Formal Methods: Just Good Engineering Practice? - Marc's Blog

🌈 Abstract

The article discusses the importance of using formal methods in software engineering, especially for large-scale, distributed, and critical low-level systems. It argues that formal methods can significantly increase the speed and efficiency of the software building process by reducing rework and the cost of change.

🙋 Q&A

[01] The importance of formal methods in software engineering

1. Questions related to the content of the section?

• The author believes that formal methods are an important part of good software engineering practice, especially for those working on large-scale systems, distributed systems, or critical low-level systems.
• The author argues that if you're a software engineer and not using formal methods as part of your approach, you're probably wasting time and money.
• The author explains that formal methods can save on the cost of rework and get interface changes out of the way earlier, which can significantly increase the speed and efficiency of the software building process.

2. Why does the author believe formal methods are important for software engineering?

• The author believes formal methods are important because:
  • They can reduce the cost of rework, which is a significant issue in software engineering due to the ability to start construction before design is complete.
  • They can get interface changes out of the way earlier, which reduces the cost of change later on when the system has customers.
  • They can help explore possible optimizations and find the constraints that really matter, removing the hard trade-off between correctness and performance.

[02] When are formal methods more valuable?

1. Questions related to the content of the section?

• The author suggests that formal methods are more valuable for systems with well-understood requirements, such as large-scale, distributed, and low-level systems.
• For software with heavily evolving or hard-to-formalize user requirements, such as UIs, web sites, and pricing logic implementations, the value of upfront design may be diluted or its costs increased.
• The author suggests that the closer the requirements process is to the laws of physics, the more valuable design and formal design are in the engineering process.
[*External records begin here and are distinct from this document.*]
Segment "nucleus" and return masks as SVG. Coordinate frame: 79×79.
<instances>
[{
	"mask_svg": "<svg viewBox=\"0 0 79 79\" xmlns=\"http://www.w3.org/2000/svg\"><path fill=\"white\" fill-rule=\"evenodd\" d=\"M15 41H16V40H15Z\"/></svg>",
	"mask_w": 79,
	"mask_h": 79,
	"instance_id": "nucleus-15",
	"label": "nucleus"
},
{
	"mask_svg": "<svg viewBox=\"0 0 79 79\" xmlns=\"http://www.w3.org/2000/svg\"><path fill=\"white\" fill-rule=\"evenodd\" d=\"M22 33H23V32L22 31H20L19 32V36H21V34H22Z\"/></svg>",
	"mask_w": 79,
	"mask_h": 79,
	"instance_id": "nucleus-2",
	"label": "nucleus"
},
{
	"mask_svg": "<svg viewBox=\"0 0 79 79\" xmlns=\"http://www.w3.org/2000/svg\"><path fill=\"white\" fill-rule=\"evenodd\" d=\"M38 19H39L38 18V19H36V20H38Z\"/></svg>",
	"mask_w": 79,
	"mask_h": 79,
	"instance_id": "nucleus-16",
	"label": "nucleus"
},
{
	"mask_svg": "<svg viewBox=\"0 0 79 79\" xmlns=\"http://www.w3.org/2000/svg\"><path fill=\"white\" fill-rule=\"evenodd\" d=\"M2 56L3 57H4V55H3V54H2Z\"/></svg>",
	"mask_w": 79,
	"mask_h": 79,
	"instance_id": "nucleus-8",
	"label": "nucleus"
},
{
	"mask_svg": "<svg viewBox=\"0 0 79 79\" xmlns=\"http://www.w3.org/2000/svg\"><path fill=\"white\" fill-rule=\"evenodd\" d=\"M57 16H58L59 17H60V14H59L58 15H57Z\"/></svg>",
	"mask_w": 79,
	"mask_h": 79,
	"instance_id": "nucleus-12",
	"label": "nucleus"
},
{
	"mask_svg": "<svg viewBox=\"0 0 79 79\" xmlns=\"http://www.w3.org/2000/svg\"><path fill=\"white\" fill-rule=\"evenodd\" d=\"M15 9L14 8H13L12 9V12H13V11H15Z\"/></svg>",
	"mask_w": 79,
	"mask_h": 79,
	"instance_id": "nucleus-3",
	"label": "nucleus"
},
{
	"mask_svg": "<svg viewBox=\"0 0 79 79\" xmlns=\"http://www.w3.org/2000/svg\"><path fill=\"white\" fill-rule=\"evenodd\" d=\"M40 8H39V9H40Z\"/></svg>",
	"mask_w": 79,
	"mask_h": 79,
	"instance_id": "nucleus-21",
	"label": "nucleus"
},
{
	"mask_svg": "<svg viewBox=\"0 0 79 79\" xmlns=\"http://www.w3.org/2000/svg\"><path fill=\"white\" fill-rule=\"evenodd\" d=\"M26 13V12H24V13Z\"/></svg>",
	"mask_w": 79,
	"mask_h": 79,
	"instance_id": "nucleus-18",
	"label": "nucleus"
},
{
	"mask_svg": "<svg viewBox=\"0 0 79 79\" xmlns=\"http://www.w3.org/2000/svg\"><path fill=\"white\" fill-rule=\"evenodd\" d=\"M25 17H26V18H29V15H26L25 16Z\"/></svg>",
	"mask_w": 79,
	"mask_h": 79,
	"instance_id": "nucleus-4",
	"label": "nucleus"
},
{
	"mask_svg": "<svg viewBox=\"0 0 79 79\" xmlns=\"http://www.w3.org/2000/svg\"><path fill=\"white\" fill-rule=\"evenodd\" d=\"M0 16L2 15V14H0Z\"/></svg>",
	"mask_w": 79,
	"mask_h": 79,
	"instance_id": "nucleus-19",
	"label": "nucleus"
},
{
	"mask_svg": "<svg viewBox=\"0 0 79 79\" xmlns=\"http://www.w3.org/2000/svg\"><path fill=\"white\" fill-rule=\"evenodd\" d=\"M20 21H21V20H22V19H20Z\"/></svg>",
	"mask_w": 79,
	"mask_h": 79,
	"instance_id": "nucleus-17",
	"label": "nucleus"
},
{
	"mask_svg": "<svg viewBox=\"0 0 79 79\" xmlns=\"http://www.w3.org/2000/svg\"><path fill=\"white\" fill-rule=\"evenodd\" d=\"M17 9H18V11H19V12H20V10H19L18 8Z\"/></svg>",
The closer the requirements are to users' opinions, the less valuable they are.

2. What factors determine the value of formal methods in software engineering?

• The value of formal methods depends on the nature of the software requirements:
  • For software with well-understood, static requirements (e.g., large-scale, distributed, low-level systems), formal methods are more valuable as they can reduce rework and the cost of change.
  • For software with heavily evolving or hard-to-formalize user requirements (e.g., UIs, web sites, pricing logic), the value of upfront design may be diluted or its costs increased.
  • The closer the requirements process is to the laws of physics, the more valuable formal design is. The closer the requirements are to users' opinions, the less valuable formal methods are.

[03] Specific tools and approaches for formal methods

1. Questions related to the content of the section?

• The author mentions specific tools they have found useful in their domain of big cloud systems, such as TLA+ and P.
• The author also references a survey of methods in the paper "Using Lightweight Formal Methods to Validate a Key-Value Storage Node in Amazon S3" as a good place to start.
• The author emphasizes that the goal is not just to verify implementations, but to use tools like TLA+ and P to think through designs more quickly and concretely before building.
• The author shares an example where using TLA+ helped a team verify an "aggressive optimization", showing how formal methods can help build faster systems, not just correct ones.

2. What are some of the specific tools and approaches the author recommends for using formal methods in software engineering?

• The author mentions the following tools as useful in their domain of big cloud systems:
  • TLA+
  • P
• The author also references a survey of methods in the paper "Using Lightweight Formal Methods to Validate a Key-Value Storage Node in Amazon S3" as a good starting point.
• The author emphasizes that the goal is not just to verify implementations, but to use tools like TLA+ and P to think through designs more quickly and concretely before building.
• The author provides an example where using TLA+ helped a team verify an "aggressive optimization", showing how formal methods can help build faster systems, not just correct ones.